Extra Chapter 1: iHDG – Iterative Hybridized Discontinuous Galerkin method

This post is based on my joint work with Tan Bui-Thanh and Sriramkrishnan Muralikrishnan.

Congratulations, Prof Tan Bui-Thanh for the great achievement!

Although the blog is about Quantum Kinetic Theory, I would like to, sometimes, take advantage of it to introduce some other aspects of my work. In this extra chapter, I will discuss my joint work with Tan Bui-Thanh and Sriramkrishnan Muralikrishnan, at the CEO group, Department of Aerospace Engineering and Engineering Mechanics, UT Austin. In this work, we introduce a new iterative HDG method, for computing systems with massive concurrences.

Video 1: Our simulations for contaminant transport using our new iHDG

The discontinuous Galerkin (DG) method combines advantages of classical finite volume and finite element methods. In particular, it has the ability to treat solutions with large gradients including shocks, it provides the flexibility to deal with complex geometries, and it is highly parallelizable due to its compact stencil. However, for steady state problems or time-dependent ones that require implicit time-integrators, DG methods typically have many more (coupled) unknowns compared to the other existing numerical methods, and hence more expensive in general. In order to mitigate the computational expense associated with DG methods, Cockburn, coauthors, and others have introduced the so-called hybridizable (also known as hybridized) discontinuous Galerkin (HDG) methods. In HDG discretizations, the coupled unknowns are single-valued traces introduced on the mesh skeleton, i.e. the faces, and the resulting matrix is substantially smaller and sparser compared to standard DG approaches.

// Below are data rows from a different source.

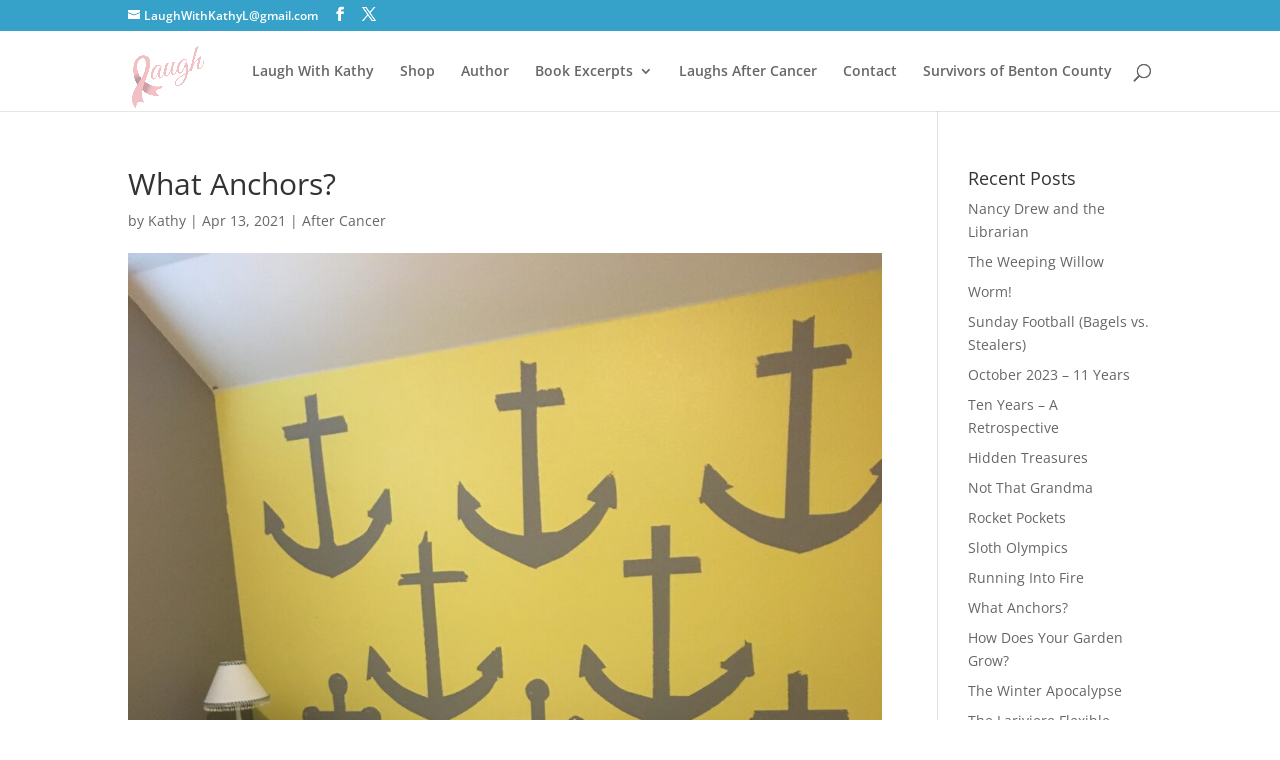

--- FILE ---
content_type: text/css
request_url: https://laughwithkathy.com/wp-content/themes/Divi-child-LaughWithKathy/style.css?ver=4.27.5
body_size: -233
content:
/*
 Theme Name:     Divi Child Theme
 Theme URI:      http://threeriverspromo.com
 Description:    Divi Child Theme
 Author:         Three Rivers Promotions, LLC
 Author URI:     http://threeriverspromo.com
 Template:       Divi
 Version:        1.0.0
*/
 
@import url("../Divi/style.css");
 
/* =Theme customization starts here
------------------------------------------------------- */
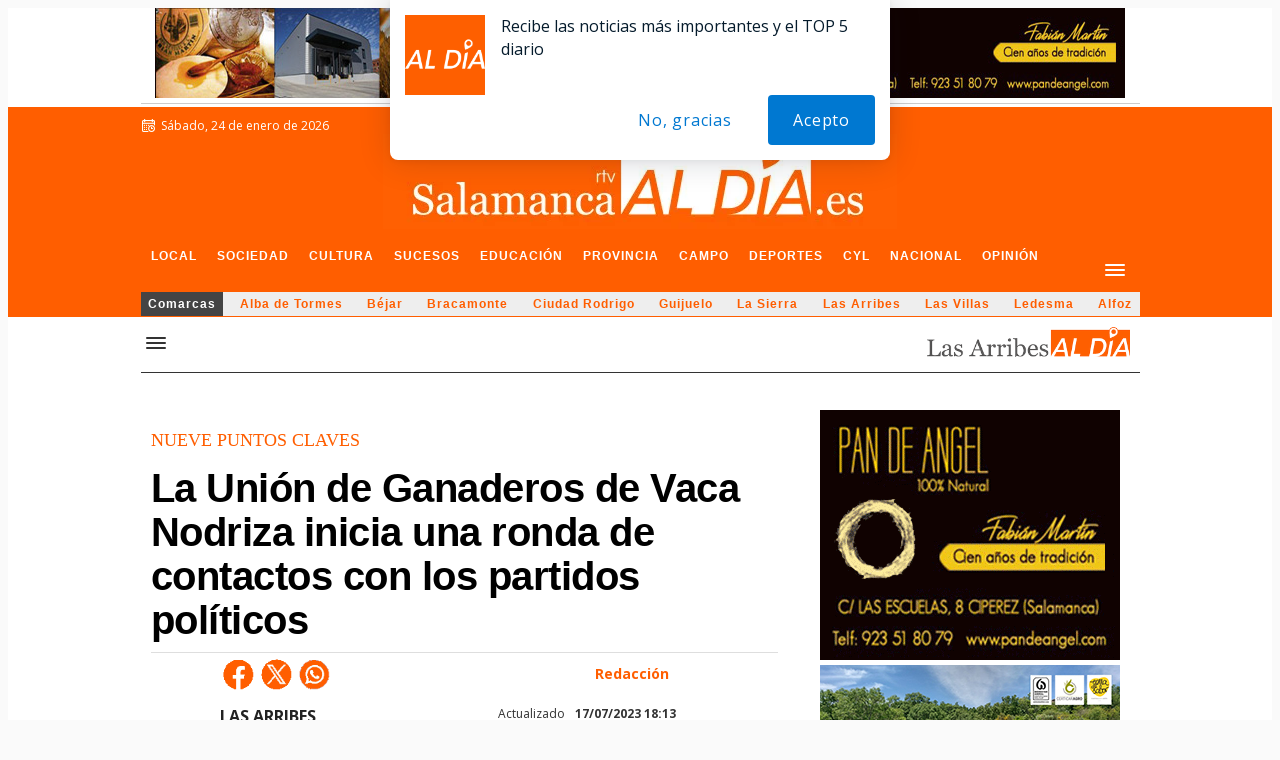

--- FILE ---
content_type: text/html; charset=utf-8
request_url: https://www.google.com/recaptcha/api2/aframe
body_size: 265
content:
<!DOCTYPE HTML><html><head><meta http-equiv="content-type" content="text/html; charset=UTF-8"></head><body><script nonce="EgYPcyuZsKRMpobya-y_Ug">/** Anti-fraud and anti-abuse applications only. See google.com/recaptcha */ try{var clients={'sodar':'https://pagead2.googlesyndication.com/pagead/sodar?'};window.addEventListener("message",function(a){try{if(a.source===window.parent){var b=JSON.parse(a.data);var c=clients[b['id']];if(c){var d=document.createElement('img');d.src=c+b['params']+'&rc='+(localStorage.getItem("rc::a")?sessionStorage.getItem("rc::b"):"");window.document.body.appendChild(d);sessionStorage.setItem("rc::e",parseInt(sessionStorage.getItem("rc::e")||0)+1);localStorage.setItem("rc::h",'1769228119447');}}}catch(b){}});window.parent.postMessage("_grecaptcha_ready", "*");}catch(b){}</script></body></html>

--- FILE ---
content_type: application/x-javascript; charset=UTF-8
request_url: https://adsal.netytec.com/ads/www/delivery/al.php?zoneid=1794&target=_blank&layerstyle=simple&align=center&valign=top&padding=2&closetime=5&shifth=0&shiftv=0&closebutton=t&backcolor=FFFFFF&bordercolor=000000
body_size: 401
content:
var MAX_d5e5bb13 = '';
MAX_d5e5bb13 += "<"+"div id=\'beacon_86c4eec425\' style=\'position: absolute; left: 0px; top: 0px; visibility: hidden;\'><"+"img src=\'https://adsal.netytec.com/ads/www/delivery/lg.php?bannerid=0&amp;campaignid=0&amp;zoneid=1794&amp;loc=https%3A%2F%2Fsalamancartvaldia.es%2Fnoticia%2F2023-07-17-la-union-de-ganaderos-de-vaca-nodriza-inicia-una-ronda-de-contactos-con-los-partidos-politicos-326432%3Frc%3D63&amp;cb=86c4eec425\' width=\'0\' height=\'0\' alt=\'\' style=\'width: 0px; height: 0px;\' /><"+"/div>\n";
document.write(MAX_d5e5bb13);
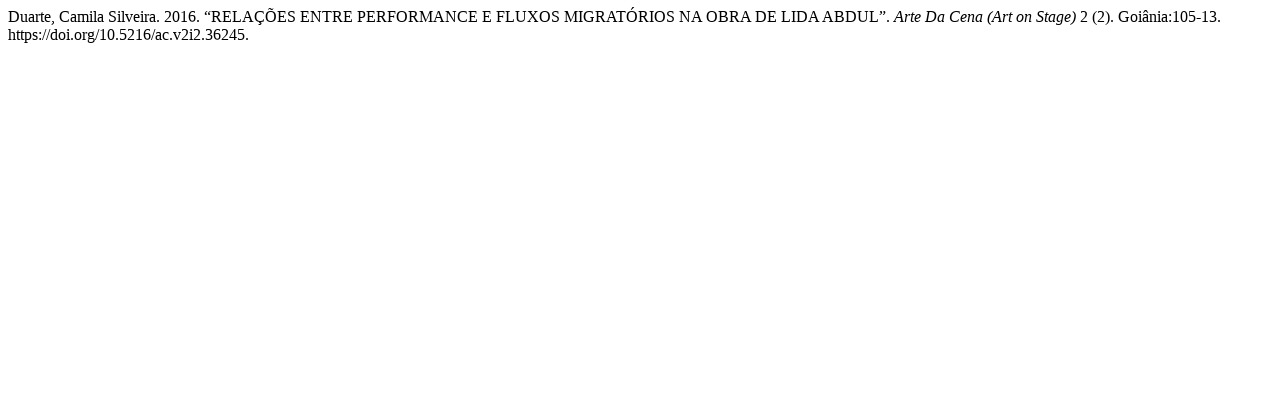

--- FILE ---
content_type: text/html; charset=UTF-8
request_url: https://revistas.ufg.br/artce/citationstylelanguage/get/chicago-author-date?submissionId=36245&publicationId=29351
body_size: 256
content:
<div class="csl-bib-body">
  <div class="csl-entry">Duarte, Camila Silveira. 2016. “RELAÇÕES ENTRE PERFORMANCE E FLUXOS MIGRATÓRIOS NA OBRA DE LIDA ABDUL”. <i>Arte Da Cena (Art on Stage)</i> 2 (2). Goiânia:105-13. https://doi.org/10.5216/ac.v2i2.36245.</div>
</div>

Once they are solved for, the usual DG unknowns can be recovered in an element-by-element fashion, completely independent of each other. Nevertheless, the trace system is still a bottleneck for practically large-scale applications, where complex and high-fidelity simulations involving features with a large range of spatial and temporal scales are necessary.

In this work, we introduce a new iterative, parallel method based on HDG solvers, to treat large-scale applications, with complex and high-fidelity simulations.

Video 2: Our simulation for linearized shallow water using our new iHDG

Video 3: Our simulation for linearized shallow water using our new iHDG

We design the iterative HDG (iHDG) method to have a two-tier parallelism to adapt to current and future computing systems: a coarse-grained parallelism on subdomains, and a fine-grained parallelism on elements level within each subdomain. In particular, the method is a fixed-point approach that requires only independent element-by-element local solves in each iteration. We view the iHDG method as an extreme Domain Decomposition Method (DDM) approach in which each subdomain is an element. For current DDMs , decomposing the computational domain into smaller subdomains encounters difficulties when the subdomains have cross-points or irregular shapes; moreover, the geometry of the decomposition also has a profound influence on the method. Unlike existing approaches, our method does not rely on any specific partition of the computational domain, and hence is independent of the geometry of the decomposition.

Video 4: Our simulation for an elliptic problem using our new iHDG

We rigorously show the convergence of the proposed method for transport equation, linearized shallow water equation and convection-diffusion equation. For transport equation, the method is convergent regardless of mesh size $h$ and solution order $p$, and furthermore the convergence rate is independent of the solution order. For linearized shallow water and convection-diffusion equations we show that the convergence is conditional on both $h$ and $p$. Extensive 2D and 3D numerical results for steady and time-dependent problems are presented to verify the theoretical findings.